Fig. 4 –. Donor T cells are stimulated by MYB-NFIB-derived and NFIB-MYB-derived peptides.

a, Quantification of IFN-γ spots produced by healthy donor HD2 and HD3 T cells after 18 hr co-culture with T2 cells (n=3) pulsed with 10 μM of the indicated peptides. P value was calculated using one-way ANOVA followed by Dunnett’s correction for multiple comparisons (In HD2 group, DMSO vs. MMYSPICLTQT: 95%CI=−140.40 to −12.26, Effect size Eta Squared=0.846, DF=10, P=0.0203; DMSO vs. SLASPLQPT: 95%CI=−198.4 to −70.26, Effect size Eta Squared=0.846, DF=10, P=0.0004; In HD3 group, DMSO vs. MMYSPICLTQT: 95%CI=−52.86 to −3.142, Effect size Eta Squared=0.638, DF=10, P=0.028). b, IFN-γ ELISpot assay of peptide-specific HD2 T cells (expanded by co-culturing with peptide-pulsed T2 cells for 21 days), stimulated by co-culturing with autologous DCs electroporated with mRNA encoding the MYB-N-terminus or the corresponding MYB-NFIB fusions. c, Quantification of IFN-γ spots shown in (b) (n=3). (one-tailed t-tests, MMYSPICLTQT-specific T cells group: 95%CI=−1.574 to 14.24, Effect size Eta Squared=0.553, P=0.045; SLASPLQSWYL-specific T cells group: 95%CI=−1.996 to 22, Effect size Eta Squared=0.573, P=0.041; SLASPLQPT-specific T cells group: 95%CI= 2.335 to 29.66, Effect size Eta Squared=0.725, P=0.016). d, Quantification of CD137⁺ CD8⁺ T cells measured by flow cytometry (n=3). (two-tailed t-tests, MMYSPICLTQT-specific T cells group: 95%CI=6.304 to 16.03, Effect size Eta Squared=0.910, P=0.0031; SLASPLQPT-specific T cells group: 95%CI=3.181 to 9.292, Effect size Eta Squared=0.889, P=0.0048). e, Associations between immune paramaters (immune cell subsets and immune activity) and the presence of a fusion neoantigen across 5825 fusion-positive cancers.
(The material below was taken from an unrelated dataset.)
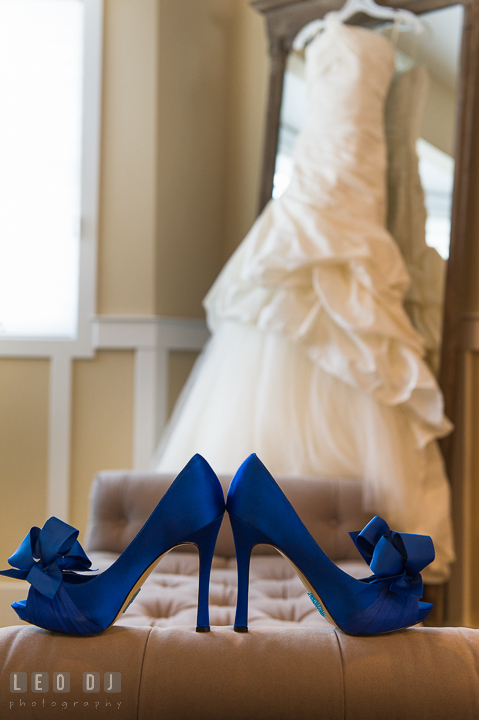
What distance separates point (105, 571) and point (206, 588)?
0.38 ft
Logistic regression assessing the probability of observing a fusion neoantigen was performed, with immune parameters, cancer type, mutation load, and tumor purity as covariates. Two tailed P-values are shown for the immune parameter. f, A decrease in the number of fusion neoantigens during therapy was observed in melanoma patients (n=42) responding to anti-PD-1 treatment (n=9), but not in patients with stable disease (n=14) or progressing disease (n=19). (two-tailed Wilcoxon test, all samples group: Z= −1.709, P=0.088; CR/PR group: Z=−2.345, P=0.019; SD group: Z=−0.99, P=0.32; PD group: Z=−0.071, P=0.94). Means ± s.e.m. are plotted, with sample n representing the number of independently treated samples.